— Text —
-- Begin --

= Barra bint Samawal =

Mother of Muhammad's tenth wife Safiyya bint Huyayy

Barra bint Samaw'al (بَرَّة بِنْت سَمَوْأَل, ברה בת שמואל Barra bat Samwal) was a Jewish woman, and the mother of Safiyya bint Huyayy, who was a wife and prominent figure in the life of Muhammad. Barra was born as a member of the Banu Qurayza, and subsequently married Huyayy ibn Akhtab, the leader of the Banu Nadir; both were Arab Jewish tribes. Her husband was a leader in a revolt, and he, and their tribes, were defeated and decimated by Muhammad.

==Biography==
Barra was the daughter of the very distinguished warrior-poet from the tribe of Banu Harith, Samaw'al ibn Adiya who was known as "Samuel the Faithful," because his son was caught outside the castle and slaughtered when he refused to turn over the treasure entrusted to him. She had a brother, Rifa'a ibn Samaw'al. Note, however, that this Samaw'al died in 565; this would make Barra at least 45 years old when her daughter Safiyya was born. It is therefore possible that Barra's father was a different Samaw'al, although related to the first. One candidate is Samaw'al ibn Zayd, a prominent Qurayza who participated in the debates with Muhammad in 622-623. 'Azzal ibn Samaw'al may have been another brother; and Barra was probably related to the Qurayza chief, Ka'b ibn Asad.

Barra married Huyayy ibn Akhtab, who was the chief of the Banu al-Nadir — one of the largest Jewish tribes of its time. Barra then lived in Medina and became a member of the Qurayza tribe. Together, they had at least three children: a son; a daughter Safiyya; and another daughter, whose son was their only documented grandchild. When the Nadir were expelled from Medina in 625, Barra settled with her family in Khaybar.

-- End --

— Source excerpt —

-- Begin --

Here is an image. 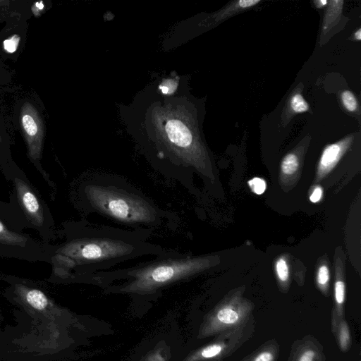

-- End --

— Requests —
1. Answer from the text on Barra bint Samawal:
(a) Which tribe was Barra born a member of?
(b) What name was Samaw'al ibn Adiya known by?
(c) In what year were the Nadir expelled from Medina?
2. Turn the paragraph of the text on Barra bint Samawal that begins "Barra married Huyayy ibn Akhtab" into a short list of its main facts.
3. Write the next part of the text on Barra bint Samawal, picking up after its final sentence.
The data has no connection to the text on Barra bint Samawal.

— Responses to the exercise —
1.
(a) The Banu Qurayza.
(b) "Samuel the Faithful."
(c) 625.

2.
- Barra married Huyayy ibn Akhtab, chief of the Banu al-Nadir, one of the largest Jewish tribes of its time.
- She then lived in Medina and became a member of the Qurayza tribe.
- They had at least three children: a son, a daughter Safiyya, and another daughter whose son was their only documented grandchild.
- After the Nadir were expelled from Medina in 625, Barra settled with her family in Khaybar.

3.
Barra enjoyed a prominent position in Khaybar, where her husband was acknowledged as a leader and where their Abu'l-Huqayq kin owned the fortress of Qamus. Conflict with Muhammad continued with the assassinations of her relatives Abu Rafi and Usayr ibn Zarim. In May 627, her husband and son were beheaded for their involvement in the Battle of the Trench, along with most of her Qurayza male blood-relatives. However, her brother Rifa'a survived, because he took refuge with a Muslim woman.

Barra's daughter Safiyya was initially married to Sallam ibn Mishkam, a leader of the Nadir. Later she married Kenana ibn al-Rabi ibn Abu al-Huqayq, who was killed after the events of the Battle of Khaybar in 628. Safiyya was taken prisoner along with other women of Kenana's family, but her prisoner-of-war status ended with her marriage to the Islamic prophet Muhammad. Thus Barra binte Samaw'al became what is known today as a "mother-in-law" to Muhammad. However, it is not known what happened to her after 628.

== Bibliography ==
- Yitzhak, Ronen (2007). "Muhammad's Jewish Wives"
- Guillaume, Alfred (1955). "The Life of Muhammad"
- Gottheil, Richard. "ḤUYAYY IBN AKHṬAB"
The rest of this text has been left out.